Goal
Recast the rows as a numbered list, starting at the line that contains "If comparing point" and continuing through the last of the rows. Omit blank lines and leave the pictures out.

Data to use

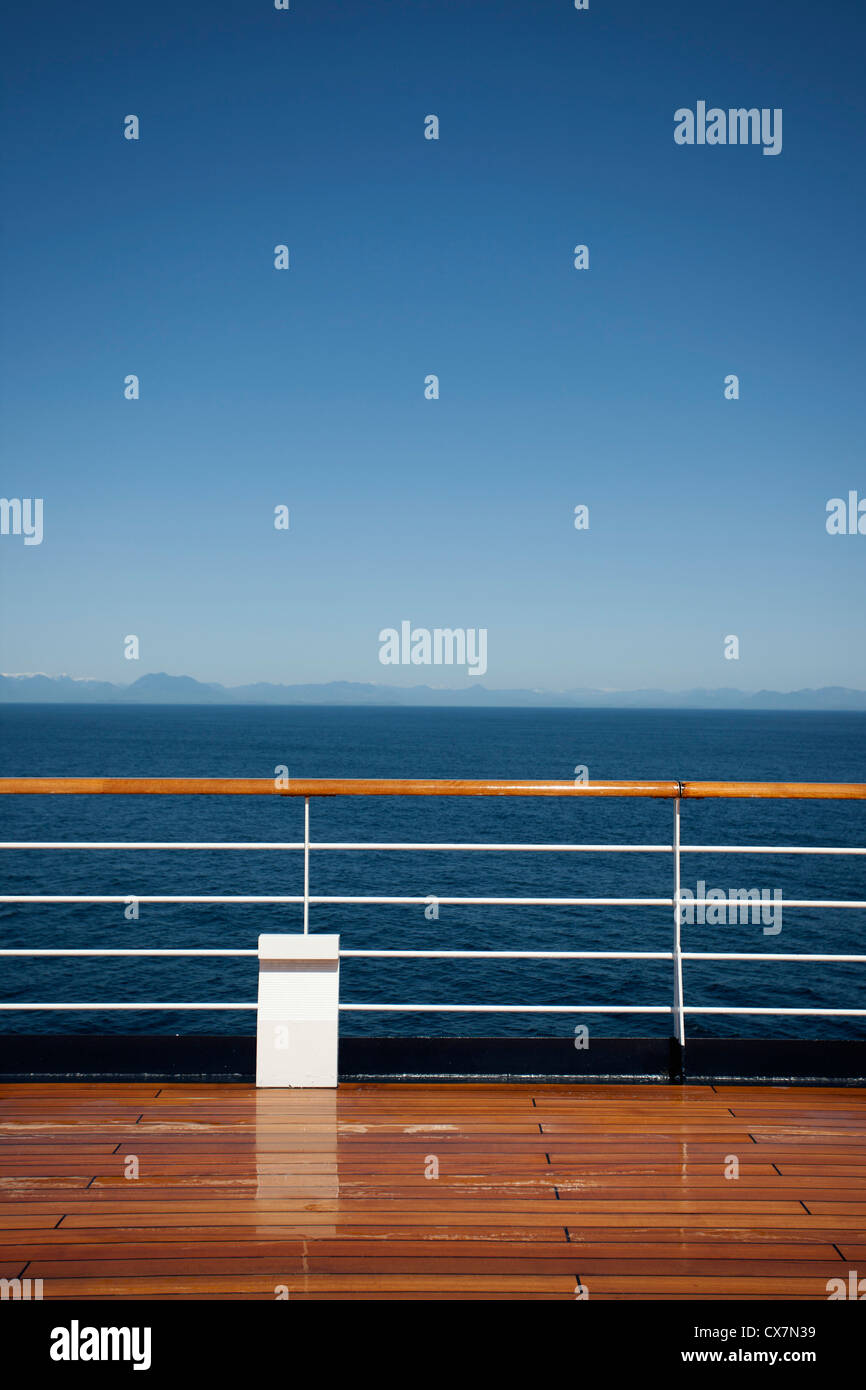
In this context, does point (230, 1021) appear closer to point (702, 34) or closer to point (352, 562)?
point (702, 34)

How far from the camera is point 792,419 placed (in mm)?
32031

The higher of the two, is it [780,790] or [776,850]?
[780,790]

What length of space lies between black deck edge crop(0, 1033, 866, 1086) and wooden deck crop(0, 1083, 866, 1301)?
66mm

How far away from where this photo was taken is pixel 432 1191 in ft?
6.35

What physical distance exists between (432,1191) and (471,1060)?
761mm

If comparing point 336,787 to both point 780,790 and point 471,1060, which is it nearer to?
point 471,1060

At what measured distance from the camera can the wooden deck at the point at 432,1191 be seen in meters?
1.59

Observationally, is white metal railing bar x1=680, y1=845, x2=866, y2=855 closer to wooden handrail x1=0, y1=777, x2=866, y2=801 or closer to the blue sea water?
wooden handrail x1=0, y1=777, x2=866, y2=801

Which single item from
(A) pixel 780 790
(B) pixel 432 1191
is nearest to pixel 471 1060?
(B) pixel 432 1191

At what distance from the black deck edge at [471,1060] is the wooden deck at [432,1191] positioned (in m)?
0.07

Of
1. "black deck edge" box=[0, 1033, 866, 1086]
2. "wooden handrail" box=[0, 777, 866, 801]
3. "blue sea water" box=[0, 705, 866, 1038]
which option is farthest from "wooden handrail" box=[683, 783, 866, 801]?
"blue sea water" box=[0, 705, 866, 1038]

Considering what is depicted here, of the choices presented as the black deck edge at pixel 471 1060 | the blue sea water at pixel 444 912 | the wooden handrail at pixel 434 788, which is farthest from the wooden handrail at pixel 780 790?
the blue sea water at pixel 444 912

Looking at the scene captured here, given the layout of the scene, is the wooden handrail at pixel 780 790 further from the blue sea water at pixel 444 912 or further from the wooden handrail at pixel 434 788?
the blue sea water at pixel 444 912

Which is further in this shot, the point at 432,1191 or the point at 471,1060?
the point at 471,1060
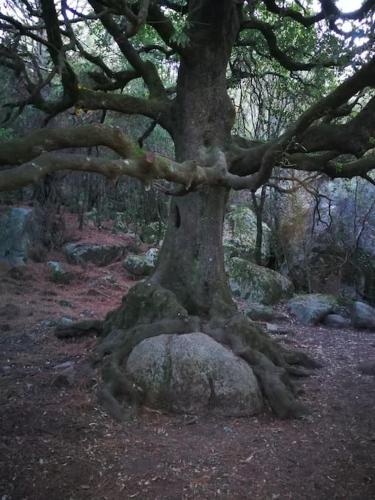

Task output
1. If comparing point 336,787 to both point 780,790 and point 471,1060, which is it nearer to?
2. point 471,1060
3. At what measured distance from the camera can the wooden deck at the point at 432,1191 be seen in meters?
4. 1.59
5. Observationally, is white metal railing bar x1=680, y1=845, x2=866, y2=855 closer to wooden handrail x1=0, y1=777, x2=866, y2=801 or closer to the blue sea water?
6. wooden handrail x1=0, y1=777, x2=866, y2=801
7. Which single item from
8. (A) pixel 780 790
9. (B) pixel 432 1191
10. is nearest to pixel 471 1060?
11. (B) pixel 432 1191
12. At what distance from the black deck edge at [471,1060] is the wooden deck at [432,1191] positioned (in m)?
13. 0.07
14. Of
15. 1. "black deck edge" box=[0, 1033, 866, 1086]
16. 2. "wooden handrail" box=[0, 777, 866, 801]
17. 3. "blue sea water" box=[0, 705, 866, 1038]
18. which option is farthest from "wooden handrail" box=[683, 783, 866, 801]?
19. "blue sea water" box=[0, 705, 866, 1038]
20. Considering what is depicted here, of the choices presented as the black deck edge at pixel 471 1060 | the blue sea water at pixel 444 912 | the wooden handrail at pixel 434 788, which is farthest from the wooden handrail at pixel 780 790?
21. the blue sea water at pixel 444 912
22. Looking at the scene captured here, given the layout of the scene, is the wooden handrail at pixel 780 790 further from the blue sea water at pixel 444 912 or further from the wooden handrail at pixel 434 788?
23. the blue sea water at pixel 444 912
24. Which is further in this shot, the point at 432,1191 or the point at 471,1060?
25. the point at 471,1060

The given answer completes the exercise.